On 1/3/24 16:09, Chuck Peplinski wrote:
If the R-Pi guys are being responsive, I wonder if you find any answer about the SPI interface for the Mesa boards?  I found that linux-cnc reported SPI errors when trying to talk to the 7C81.  I'm new to the Linux-CNC community, so maybe I'm doing something else wrong.  But I got the idea on the forums that there was some known issues with SPI on the R-Pi5.
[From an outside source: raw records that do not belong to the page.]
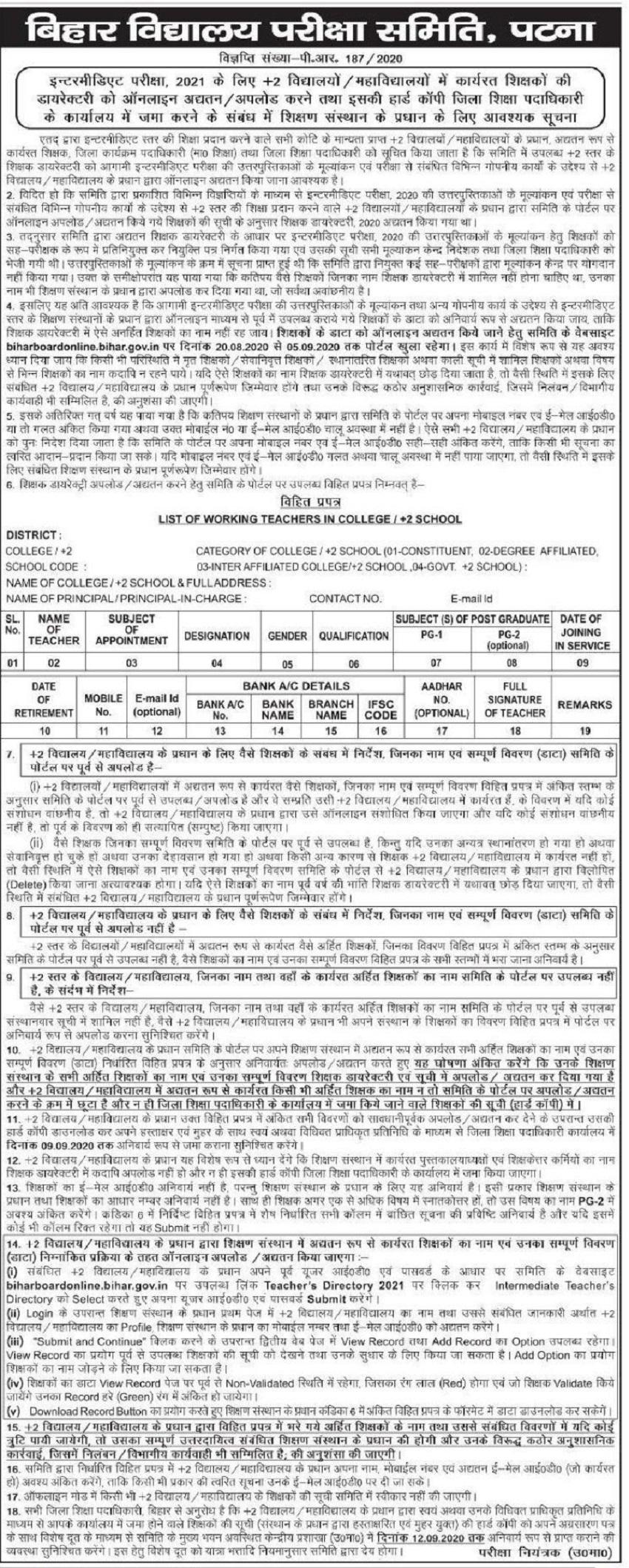 bihar board inter teacher directory update 2021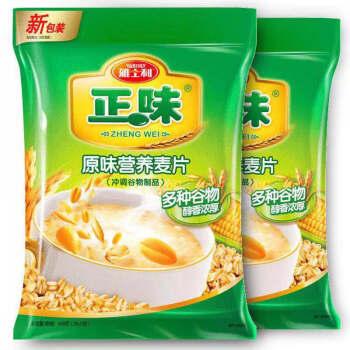 雅士利正麦片原即食冲饮营养早餐牛奶代餐粉燕麦片600g*2袋装 原麦片600克(送1小包豆奶)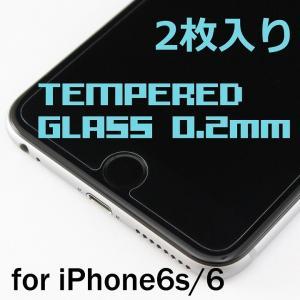 2枚入り iPhone6s/6 (4.7インチ) 0.2mm 強化ガラスフィルム スクリーンプロテクター 日本製(AGC旭硝子製)ガラス使用 硬度9H 厚さ0.2mm 2.5Dラウンドエッジ|amixonlineshop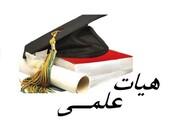 درخواست رفع تبعیض حقوق اعضای هیئت علمی دو وزارتخانه علوم و بهداشت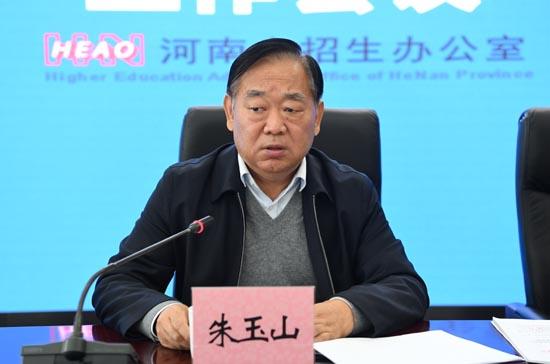 省教育厅党组成员、省招办党委书记、主任朱玉山出席会议并作主题报告.JPG
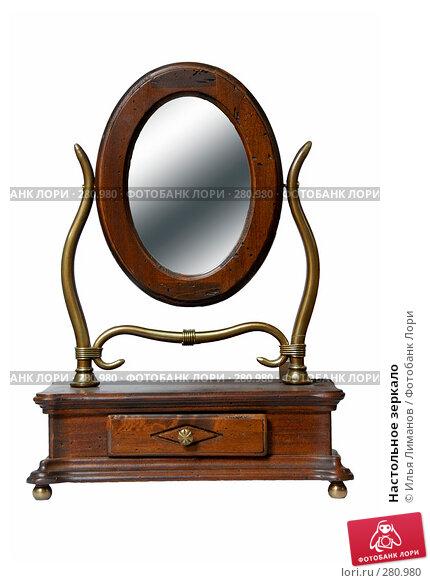 Настольное зеркало, фото № 280980, снято 5 марта 2007 г. (c) Илья Лиманов / Фотобанк Лори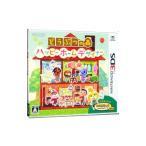 ショッピングどうぶつの森 3DS/どうぶつの森 ハッピーホームデザイナー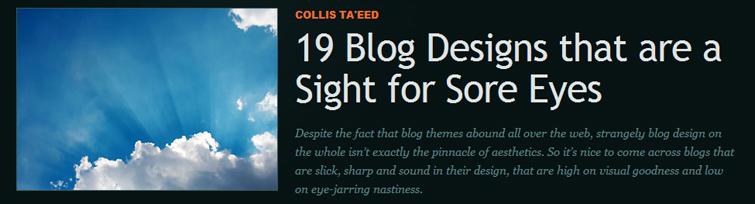 예쁜 블로그 디자인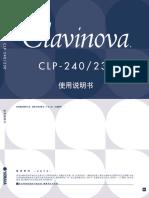 Cpl 230 中文說明書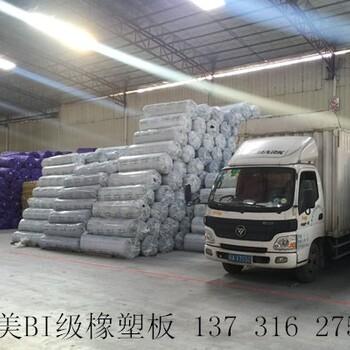 北京海安德橡塑板,裕美斯橡塑板-全国代理商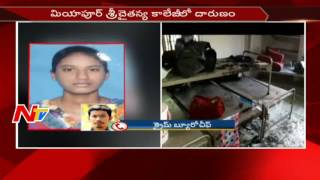 Intermediate Girl Commits Suicide in College Hostel || Miyapur || Hyderabad || NTV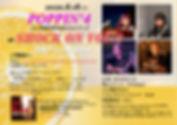 20200818_ショックオン.pptx.jpg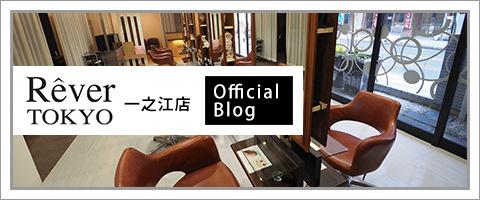 リベア一之江店ブログ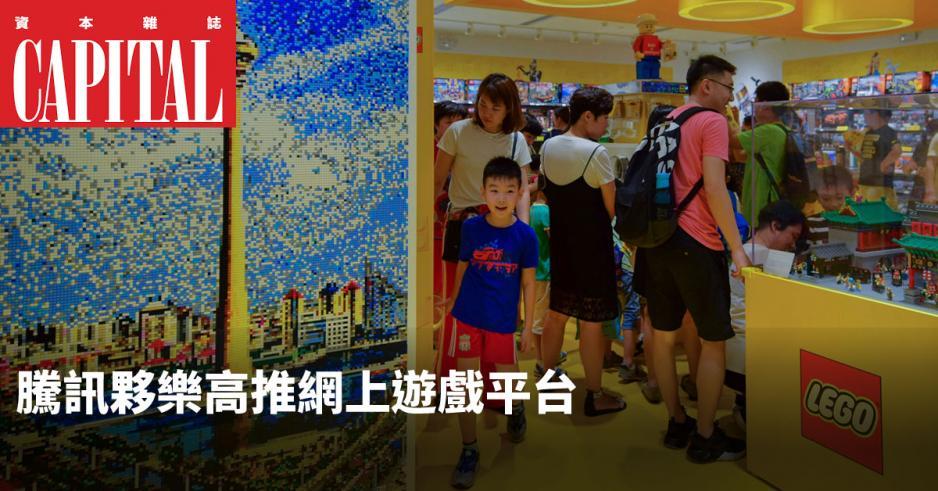 樂高去年業績下滑,中國市場就成為救命草。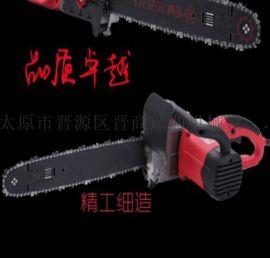 甘肃庆阳市电动绳锯金刚石链锯质量好的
As a user using rpspi to a mea 7i90HD, I was amazed that when subbing an rpi4b for a 3b required no changes to the spi bus. Part of the timing that makes it work is the nanosecond lags between the clock and data tines, extremely critical when the speeds are as high as they are, the write from the pi to the mesa card is 42+ megabaud! And the corresponding read is at half the 50 megacycle clocking speed of the mesa card or 25 megabaud. the rise and fall times of the actual transistors used are extremely critical and any change in the device geometry that changes this waveform cannot be well seen with a 100 mhz scope, one of the reasons I now own the fastest sampler Siglent makes, a 4 channel color channel with a 350 mhz bandwidth on all 4 channels, worth $3400 USD when I bought it nearly 3 years ago. The differences you can see are amazing. One of the things I noted was that to make it work error free on the pi3 was that it worked well with the scope probe attached to the clock but not so well w/o it, so I wound up with a 10 pf cap to ground on the pi3, but didn't need it when the pi4b was substituted. Based on that I concluded that the speed of the transistor was part of the magic sauce that made it work.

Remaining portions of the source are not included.